Studies show that between 9% and 15% of Americans put off dental visits due to fear, even though they realize their fear is irrational. Children absorb their parents' words, attitudes and behaviors like little human sponges, so parents who fear the dentist will do whatever they can to help their children avoid similar discomfort. Whether you have some level of dental fear or not, it's important to help your child adopt a positive attitude regarding dental care to ensure a lifetime of healthy teeth.
If you begin dental visits while your child is pre-verbal, ie, after the first tooth has erupted, with repeated visits your child will perceive our office as a safe and familiar place.
Choose Your Words
Avoid words like shot, pain, or hurt. Our NYC pediatric dentist and her dental staff have words and phrases that they routinely use with children. If you aren't sure what to tell your child about an upcoming visit, you can say, "Dr. Dikansky is going to count your teeth and check your smile."
Role Play at Home
Use a stuffed toy or a doll to approximate a dental exam. Read books to your child about dental visits (Follow this link for more than 100 dental books for kids on Amazon.com). Play-Doh makes a toy called Dr. Drill 'n Fill that allows your child to play with dental "tools," and create teeth with Play-Doh; your child should be at least 3 years old for this activity.

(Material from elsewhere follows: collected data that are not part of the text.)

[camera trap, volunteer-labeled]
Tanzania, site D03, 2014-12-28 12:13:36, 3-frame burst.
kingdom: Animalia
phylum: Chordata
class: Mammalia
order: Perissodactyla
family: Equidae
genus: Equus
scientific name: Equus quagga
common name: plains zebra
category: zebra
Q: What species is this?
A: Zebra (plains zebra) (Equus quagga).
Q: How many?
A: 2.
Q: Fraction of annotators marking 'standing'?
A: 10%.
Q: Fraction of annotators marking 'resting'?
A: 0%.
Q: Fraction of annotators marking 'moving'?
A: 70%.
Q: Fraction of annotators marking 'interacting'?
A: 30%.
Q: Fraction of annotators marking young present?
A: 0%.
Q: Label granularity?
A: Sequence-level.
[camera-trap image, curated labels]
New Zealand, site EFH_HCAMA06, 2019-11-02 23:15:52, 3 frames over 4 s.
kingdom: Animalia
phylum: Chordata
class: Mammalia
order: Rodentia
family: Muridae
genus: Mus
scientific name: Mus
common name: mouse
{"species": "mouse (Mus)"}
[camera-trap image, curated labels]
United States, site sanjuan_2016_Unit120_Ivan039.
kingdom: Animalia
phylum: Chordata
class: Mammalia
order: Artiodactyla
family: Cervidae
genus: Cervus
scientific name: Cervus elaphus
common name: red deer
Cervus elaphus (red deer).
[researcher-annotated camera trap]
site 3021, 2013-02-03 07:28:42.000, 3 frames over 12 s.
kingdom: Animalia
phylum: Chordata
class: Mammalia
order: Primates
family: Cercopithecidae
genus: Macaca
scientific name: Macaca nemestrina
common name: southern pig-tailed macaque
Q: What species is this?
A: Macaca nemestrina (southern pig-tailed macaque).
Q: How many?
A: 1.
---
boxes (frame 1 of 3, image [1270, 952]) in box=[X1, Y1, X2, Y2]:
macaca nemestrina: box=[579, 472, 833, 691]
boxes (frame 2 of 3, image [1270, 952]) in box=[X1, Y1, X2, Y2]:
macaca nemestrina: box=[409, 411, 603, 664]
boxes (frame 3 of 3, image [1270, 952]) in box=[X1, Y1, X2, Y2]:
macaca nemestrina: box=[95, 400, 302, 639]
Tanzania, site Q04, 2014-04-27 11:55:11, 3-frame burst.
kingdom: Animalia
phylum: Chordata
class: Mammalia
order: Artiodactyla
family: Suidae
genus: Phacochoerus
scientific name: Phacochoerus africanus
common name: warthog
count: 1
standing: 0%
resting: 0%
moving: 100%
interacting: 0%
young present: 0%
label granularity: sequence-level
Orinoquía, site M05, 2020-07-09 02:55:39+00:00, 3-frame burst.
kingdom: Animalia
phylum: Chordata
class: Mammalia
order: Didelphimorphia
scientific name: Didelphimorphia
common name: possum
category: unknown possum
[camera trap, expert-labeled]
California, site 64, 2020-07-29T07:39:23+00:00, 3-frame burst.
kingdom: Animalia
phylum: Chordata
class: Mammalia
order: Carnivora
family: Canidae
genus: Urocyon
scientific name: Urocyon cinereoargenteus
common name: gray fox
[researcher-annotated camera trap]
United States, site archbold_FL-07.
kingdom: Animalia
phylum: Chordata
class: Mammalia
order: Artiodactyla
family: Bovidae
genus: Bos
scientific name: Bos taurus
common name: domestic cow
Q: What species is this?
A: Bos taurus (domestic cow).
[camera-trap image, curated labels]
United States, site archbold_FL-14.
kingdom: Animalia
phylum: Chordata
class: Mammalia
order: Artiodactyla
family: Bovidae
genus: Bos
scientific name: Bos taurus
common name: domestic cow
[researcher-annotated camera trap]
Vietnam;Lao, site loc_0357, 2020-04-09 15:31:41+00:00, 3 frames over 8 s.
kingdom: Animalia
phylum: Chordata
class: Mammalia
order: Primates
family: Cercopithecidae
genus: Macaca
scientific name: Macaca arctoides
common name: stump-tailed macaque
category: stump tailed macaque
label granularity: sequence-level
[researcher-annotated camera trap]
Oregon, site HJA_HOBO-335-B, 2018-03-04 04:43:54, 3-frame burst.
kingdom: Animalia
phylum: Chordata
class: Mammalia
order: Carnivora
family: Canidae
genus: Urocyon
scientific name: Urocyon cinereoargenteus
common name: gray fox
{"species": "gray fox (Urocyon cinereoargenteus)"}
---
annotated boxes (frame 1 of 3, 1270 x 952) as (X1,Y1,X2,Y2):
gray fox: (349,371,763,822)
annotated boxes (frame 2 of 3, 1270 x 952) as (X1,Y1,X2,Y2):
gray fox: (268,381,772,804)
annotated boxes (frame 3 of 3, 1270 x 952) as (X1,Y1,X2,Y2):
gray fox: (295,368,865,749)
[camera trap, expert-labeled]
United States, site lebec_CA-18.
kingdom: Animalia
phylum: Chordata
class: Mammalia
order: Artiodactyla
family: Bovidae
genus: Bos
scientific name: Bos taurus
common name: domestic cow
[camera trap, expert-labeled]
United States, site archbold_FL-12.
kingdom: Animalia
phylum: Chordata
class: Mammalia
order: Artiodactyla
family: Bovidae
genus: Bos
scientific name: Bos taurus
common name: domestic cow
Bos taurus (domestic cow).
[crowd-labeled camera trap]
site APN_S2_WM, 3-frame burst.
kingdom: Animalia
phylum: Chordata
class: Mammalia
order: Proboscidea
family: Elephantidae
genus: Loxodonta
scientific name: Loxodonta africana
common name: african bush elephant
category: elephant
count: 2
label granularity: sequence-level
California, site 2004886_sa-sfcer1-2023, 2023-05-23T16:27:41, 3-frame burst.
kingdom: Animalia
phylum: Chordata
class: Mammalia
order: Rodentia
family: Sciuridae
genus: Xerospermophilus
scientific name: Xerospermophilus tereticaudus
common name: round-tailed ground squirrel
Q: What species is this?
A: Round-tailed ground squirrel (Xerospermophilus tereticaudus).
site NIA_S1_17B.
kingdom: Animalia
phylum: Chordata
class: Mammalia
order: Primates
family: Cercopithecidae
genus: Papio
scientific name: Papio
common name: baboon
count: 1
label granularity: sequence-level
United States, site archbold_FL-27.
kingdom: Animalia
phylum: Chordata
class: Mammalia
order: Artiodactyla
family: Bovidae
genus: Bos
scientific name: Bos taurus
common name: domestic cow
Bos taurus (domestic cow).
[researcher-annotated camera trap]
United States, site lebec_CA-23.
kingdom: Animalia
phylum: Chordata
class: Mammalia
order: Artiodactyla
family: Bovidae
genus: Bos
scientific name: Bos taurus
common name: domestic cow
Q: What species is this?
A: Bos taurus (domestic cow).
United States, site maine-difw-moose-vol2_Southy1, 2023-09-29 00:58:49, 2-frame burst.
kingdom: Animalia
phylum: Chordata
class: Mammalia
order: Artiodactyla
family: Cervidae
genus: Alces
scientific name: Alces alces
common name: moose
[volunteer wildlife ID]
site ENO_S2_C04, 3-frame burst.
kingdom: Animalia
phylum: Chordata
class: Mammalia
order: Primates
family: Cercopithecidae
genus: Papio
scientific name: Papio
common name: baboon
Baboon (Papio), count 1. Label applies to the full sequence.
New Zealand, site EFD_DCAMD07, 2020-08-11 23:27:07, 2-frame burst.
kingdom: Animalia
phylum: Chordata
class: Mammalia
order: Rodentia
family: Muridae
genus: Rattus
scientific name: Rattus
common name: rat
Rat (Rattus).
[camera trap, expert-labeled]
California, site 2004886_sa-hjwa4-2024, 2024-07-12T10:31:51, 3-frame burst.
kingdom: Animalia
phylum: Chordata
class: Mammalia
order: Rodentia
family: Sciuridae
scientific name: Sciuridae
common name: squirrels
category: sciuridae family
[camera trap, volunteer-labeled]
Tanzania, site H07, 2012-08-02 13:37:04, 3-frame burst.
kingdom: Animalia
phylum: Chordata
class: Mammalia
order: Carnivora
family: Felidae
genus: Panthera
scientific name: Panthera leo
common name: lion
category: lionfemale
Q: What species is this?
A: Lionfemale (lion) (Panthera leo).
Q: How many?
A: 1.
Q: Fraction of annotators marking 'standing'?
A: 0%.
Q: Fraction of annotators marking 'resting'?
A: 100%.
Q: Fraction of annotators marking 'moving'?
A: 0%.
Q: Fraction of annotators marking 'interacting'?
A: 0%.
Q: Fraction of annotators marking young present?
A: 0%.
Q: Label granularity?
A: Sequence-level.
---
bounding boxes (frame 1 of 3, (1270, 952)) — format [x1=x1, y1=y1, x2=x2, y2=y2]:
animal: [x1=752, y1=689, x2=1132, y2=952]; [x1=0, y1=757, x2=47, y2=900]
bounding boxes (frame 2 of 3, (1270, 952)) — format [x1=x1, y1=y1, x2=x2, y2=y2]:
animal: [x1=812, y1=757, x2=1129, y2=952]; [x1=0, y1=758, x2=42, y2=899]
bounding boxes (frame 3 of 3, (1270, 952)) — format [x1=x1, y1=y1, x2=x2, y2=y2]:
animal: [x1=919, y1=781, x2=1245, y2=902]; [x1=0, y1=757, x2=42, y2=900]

- Avoid Bribery or Punishment
It's not unusual for children to fuss at the dentist's office. Bribing them with the promise of a special treat if they "are brave" suggests to them that there's something to be afraid of. Punishing them or threatening them with punishment when they fuss will only make matters worse. Again, our staff is skilled in children's dental treatments. Your child won't be the first one fidgeting, fussing and/or crying during a dental visit.
It's Not Negotiable
Just like going to the pediatrician's office, dental visits are non-negotiable. They are part of a healthy lifestyle. Helping your child understand this is key to cooperation. If you, the parent, keep a positive attitude and are honest but not overly detailed, then your child is likely to do just fine.